Task >> Copy out every row below that contains the word "further", reproducing each one in full.

Records supplied >>
|---|

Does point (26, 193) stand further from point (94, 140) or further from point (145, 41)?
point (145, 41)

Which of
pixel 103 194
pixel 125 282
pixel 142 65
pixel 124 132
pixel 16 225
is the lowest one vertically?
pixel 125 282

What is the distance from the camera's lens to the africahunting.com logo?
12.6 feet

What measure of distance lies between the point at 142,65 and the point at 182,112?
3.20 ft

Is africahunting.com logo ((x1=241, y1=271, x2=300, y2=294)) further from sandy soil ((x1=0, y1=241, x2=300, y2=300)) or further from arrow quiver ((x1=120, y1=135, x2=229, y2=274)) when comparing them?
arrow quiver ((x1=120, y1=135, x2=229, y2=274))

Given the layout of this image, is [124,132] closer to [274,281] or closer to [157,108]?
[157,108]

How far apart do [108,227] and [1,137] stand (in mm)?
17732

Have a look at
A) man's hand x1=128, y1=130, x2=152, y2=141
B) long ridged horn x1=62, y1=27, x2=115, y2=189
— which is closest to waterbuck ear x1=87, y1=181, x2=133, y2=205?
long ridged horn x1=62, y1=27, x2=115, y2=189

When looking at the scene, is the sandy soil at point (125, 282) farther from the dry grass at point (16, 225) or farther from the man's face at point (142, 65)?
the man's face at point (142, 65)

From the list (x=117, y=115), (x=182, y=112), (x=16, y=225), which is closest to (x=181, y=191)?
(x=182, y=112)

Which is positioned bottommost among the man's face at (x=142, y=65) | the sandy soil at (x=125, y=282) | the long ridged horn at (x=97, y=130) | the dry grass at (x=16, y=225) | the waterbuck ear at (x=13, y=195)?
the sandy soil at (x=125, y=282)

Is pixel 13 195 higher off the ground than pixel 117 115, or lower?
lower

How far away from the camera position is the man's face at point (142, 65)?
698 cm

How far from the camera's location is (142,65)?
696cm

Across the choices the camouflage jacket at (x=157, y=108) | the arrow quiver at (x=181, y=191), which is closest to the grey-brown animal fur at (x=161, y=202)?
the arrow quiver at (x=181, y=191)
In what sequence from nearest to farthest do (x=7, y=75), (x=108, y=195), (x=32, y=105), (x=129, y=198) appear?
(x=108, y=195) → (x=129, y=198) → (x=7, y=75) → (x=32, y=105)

|---|

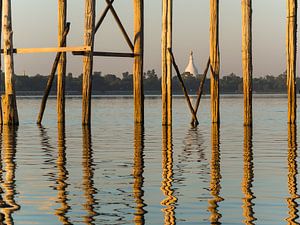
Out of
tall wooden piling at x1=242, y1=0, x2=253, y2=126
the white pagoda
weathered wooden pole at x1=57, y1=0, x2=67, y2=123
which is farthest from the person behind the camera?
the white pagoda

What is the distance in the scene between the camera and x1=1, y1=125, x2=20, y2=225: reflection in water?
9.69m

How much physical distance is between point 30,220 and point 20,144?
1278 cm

|---|

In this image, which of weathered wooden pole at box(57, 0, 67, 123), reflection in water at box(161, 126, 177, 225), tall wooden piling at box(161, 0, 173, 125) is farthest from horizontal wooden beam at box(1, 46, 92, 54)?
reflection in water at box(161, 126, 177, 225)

|---|

Response to this task >>
Does point (26, 193) stand further from point (94, 140) or further from point (145, 41)?
Is africahunting.com logo ((x1=241, y1=271, x2=300, y2=294)) further from sandy soil ((x1=0, y1=241, x2=300, y2=300)) or further from arrow quiver ((x1=120, y1=135, x2=229, y2=274)) when comparing them?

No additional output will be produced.